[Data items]
::::::
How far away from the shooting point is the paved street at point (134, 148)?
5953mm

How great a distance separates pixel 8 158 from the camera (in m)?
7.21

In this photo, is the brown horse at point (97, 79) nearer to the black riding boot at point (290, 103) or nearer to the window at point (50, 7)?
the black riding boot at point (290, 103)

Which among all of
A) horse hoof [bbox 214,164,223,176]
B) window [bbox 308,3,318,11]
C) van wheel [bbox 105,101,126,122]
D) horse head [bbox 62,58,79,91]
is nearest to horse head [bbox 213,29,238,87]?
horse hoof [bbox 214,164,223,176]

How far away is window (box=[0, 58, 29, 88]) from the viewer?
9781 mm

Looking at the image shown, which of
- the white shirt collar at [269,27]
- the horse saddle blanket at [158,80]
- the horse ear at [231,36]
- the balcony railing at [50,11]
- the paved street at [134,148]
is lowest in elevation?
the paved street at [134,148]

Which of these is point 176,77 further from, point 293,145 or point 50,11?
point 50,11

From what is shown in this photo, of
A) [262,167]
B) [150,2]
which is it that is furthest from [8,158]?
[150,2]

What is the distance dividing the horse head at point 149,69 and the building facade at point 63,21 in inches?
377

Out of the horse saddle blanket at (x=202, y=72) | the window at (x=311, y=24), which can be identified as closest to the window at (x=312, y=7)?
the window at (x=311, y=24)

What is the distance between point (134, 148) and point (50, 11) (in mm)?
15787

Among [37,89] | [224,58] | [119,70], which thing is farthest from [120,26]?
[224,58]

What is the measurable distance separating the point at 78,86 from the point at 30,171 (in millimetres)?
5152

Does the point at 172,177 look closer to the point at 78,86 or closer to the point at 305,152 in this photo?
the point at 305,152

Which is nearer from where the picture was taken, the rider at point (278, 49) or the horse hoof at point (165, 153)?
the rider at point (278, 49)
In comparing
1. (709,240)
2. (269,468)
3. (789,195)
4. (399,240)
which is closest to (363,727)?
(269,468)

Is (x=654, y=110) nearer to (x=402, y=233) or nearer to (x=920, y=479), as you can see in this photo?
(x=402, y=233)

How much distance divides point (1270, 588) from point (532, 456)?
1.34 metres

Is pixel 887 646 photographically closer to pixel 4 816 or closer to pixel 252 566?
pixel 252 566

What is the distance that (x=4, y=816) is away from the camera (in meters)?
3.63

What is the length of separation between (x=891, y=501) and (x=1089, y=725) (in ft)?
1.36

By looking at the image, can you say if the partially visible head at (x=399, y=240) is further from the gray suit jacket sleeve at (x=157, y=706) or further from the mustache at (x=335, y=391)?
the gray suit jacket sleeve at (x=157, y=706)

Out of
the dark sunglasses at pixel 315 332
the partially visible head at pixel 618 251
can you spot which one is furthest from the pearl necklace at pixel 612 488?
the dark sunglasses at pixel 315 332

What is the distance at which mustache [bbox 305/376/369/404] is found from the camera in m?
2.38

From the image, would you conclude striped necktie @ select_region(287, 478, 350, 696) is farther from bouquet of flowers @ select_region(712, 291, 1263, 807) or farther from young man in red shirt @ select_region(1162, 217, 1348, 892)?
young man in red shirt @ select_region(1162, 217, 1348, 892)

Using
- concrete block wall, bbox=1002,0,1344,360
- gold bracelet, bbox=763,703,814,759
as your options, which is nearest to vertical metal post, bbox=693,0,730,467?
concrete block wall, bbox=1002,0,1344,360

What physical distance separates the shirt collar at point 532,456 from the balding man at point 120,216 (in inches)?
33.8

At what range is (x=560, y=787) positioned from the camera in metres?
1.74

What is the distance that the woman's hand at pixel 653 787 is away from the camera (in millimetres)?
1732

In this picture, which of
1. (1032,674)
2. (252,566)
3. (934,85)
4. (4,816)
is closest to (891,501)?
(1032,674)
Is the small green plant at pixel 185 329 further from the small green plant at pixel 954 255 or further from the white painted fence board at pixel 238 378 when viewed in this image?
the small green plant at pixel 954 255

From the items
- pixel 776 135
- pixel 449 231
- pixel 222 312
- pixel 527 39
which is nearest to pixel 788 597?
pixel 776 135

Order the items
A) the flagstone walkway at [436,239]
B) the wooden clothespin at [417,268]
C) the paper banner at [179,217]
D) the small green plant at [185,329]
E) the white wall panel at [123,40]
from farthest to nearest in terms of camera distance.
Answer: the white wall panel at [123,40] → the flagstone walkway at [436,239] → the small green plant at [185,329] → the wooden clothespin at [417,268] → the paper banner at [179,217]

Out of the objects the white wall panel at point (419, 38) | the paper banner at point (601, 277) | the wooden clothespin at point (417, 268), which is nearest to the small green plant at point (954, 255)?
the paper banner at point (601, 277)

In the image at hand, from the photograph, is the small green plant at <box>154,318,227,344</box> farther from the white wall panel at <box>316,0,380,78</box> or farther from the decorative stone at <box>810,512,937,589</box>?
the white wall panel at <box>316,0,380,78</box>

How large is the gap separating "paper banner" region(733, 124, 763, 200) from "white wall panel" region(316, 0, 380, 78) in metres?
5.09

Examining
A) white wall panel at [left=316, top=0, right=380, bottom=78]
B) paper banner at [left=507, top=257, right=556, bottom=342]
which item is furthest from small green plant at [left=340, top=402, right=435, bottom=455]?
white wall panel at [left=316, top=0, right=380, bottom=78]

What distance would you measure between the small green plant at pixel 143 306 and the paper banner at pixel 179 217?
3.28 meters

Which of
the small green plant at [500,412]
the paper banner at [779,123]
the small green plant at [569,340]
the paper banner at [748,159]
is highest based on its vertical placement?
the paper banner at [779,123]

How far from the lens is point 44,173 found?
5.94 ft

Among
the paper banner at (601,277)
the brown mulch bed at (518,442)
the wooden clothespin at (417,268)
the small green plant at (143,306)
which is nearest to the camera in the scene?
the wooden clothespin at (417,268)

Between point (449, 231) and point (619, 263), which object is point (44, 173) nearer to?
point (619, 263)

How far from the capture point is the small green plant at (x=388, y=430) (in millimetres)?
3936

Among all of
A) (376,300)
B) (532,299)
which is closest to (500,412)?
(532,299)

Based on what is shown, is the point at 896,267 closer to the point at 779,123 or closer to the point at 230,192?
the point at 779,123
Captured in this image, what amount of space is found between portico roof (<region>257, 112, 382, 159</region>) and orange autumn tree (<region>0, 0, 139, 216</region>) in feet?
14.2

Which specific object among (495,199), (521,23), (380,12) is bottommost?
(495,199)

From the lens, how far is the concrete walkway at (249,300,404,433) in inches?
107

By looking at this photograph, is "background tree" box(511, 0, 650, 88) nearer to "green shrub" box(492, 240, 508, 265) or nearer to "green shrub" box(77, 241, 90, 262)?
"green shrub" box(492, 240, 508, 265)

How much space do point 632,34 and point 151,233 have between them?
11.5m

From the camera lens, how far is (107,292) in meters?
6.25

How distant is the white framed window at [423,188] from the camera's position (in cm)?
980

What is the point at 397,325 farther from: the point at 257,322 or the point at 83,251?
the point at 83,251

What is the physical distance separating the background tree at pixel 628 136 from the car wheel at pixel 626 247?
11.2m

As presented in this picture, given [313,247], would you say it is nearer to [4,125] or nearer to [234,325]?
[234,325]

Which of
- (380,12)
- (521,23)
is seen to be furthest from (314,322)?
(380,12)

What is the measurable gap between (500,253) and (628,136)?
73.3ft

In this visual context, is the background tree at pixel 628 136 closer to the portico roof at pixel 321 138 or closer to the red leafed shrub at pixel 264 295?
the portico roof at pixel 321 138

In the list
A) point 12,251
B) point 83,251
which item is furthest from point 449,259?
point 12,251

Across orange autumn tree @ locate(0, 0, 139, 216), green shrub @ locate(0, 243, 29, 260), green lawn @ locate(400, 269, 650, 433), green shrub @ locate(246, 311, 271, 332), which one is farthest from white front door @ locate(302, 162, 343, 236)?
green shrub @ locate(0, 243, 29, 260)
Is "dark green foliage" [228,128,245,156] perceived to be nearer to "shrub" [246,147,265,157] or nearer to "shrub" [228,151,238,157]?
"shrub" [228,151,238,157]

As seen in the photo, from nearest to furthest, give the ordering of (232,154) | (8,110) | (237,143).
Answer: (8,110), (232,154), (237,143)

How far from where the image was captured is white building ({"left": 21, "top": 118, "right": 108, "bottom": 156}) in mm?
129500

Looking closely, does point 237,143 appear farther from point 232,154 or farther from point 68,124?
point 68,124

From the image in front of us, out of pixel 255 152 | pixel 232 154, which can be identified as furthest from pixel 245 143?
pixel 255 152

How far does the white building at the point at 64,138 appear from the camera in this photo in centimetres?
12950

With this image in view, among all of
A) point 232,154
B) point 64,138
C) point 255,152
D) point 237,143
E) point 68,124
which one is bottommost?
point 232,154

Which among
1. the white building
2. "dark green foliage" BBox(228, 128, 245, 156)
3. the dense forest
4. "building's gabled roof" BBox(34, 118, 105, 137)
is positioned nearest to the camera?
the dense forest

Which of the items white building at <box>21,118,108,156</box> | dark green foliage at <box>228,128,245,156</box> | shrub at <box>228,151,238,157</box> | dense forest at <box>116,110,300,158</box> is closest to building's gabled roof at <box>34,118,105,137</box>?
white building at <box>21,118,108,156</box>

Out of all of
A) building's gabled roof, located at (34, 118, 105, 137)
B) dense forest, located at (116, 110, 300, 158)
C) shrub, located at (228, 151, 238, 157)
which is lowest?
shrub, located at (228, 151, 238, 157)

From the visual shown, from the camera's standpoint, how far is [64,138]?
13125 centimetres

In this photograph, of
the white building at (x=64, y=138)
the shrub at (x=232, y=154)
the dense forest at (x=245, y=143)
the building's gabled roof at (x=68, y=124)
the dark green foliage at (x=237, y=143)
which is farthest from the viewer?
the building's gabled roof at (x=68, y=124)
::::::
What you have to do:
Exactly reproduce the lines beginning with the one that contains "How far does" and ending with the last line of the material, both included. Leave out everything else.

In response:
How far does the white building at the point at 64,138 appear from the camera in this photo in centimetres?
12950

With this image in view, among all of
A) point 232,154
B) point 64,138
C) point 255,152
D) point 237,143
E) point 68,124
which one is bottommost?
point 232,154

Which among
1. the white building
2. "dark green foliage" BBox(228, 128, 245, 156)
3. the dense forest
4. "building's gabled roof" BBox(34, 118, 105, 137)
is positioned nearest to the camera?
the dense forest

Which of the items white building at <box>21,118,108,156</box> | dark green foliage at <box>228,128,245,156</box> | shrub at <box>228,151,238,157</box> | dense forest at <box>116,110,300,158</box> is closest to building's gabled roof at <box>34,118,105,137</box>?
white building at <box>21,118,108,156</box>

Out of all of
A) building's gabled roof, located at (34, 118, 105, 137)
B) dense forest, located at (116, 110, 300, 158)
C) shrub, located at (228, 151, 238, 157)
which is lowest?
shrub, located at (228, 151, 238, 157)

From the visual shown, from the camera's standpoint, how far is [64,138]?
13125 centimetres

In this photograph, of
the white building at (x=64, y=138)
the shrub at (x=232, y=154)
the dense forest at (x=245, y=143)
the building's gabled roof at (x=68, y=124)
the dark green foliage at (x=237, y=143)
which is farthest from the viewer?
the building's gabled roof at (x=68, y=124)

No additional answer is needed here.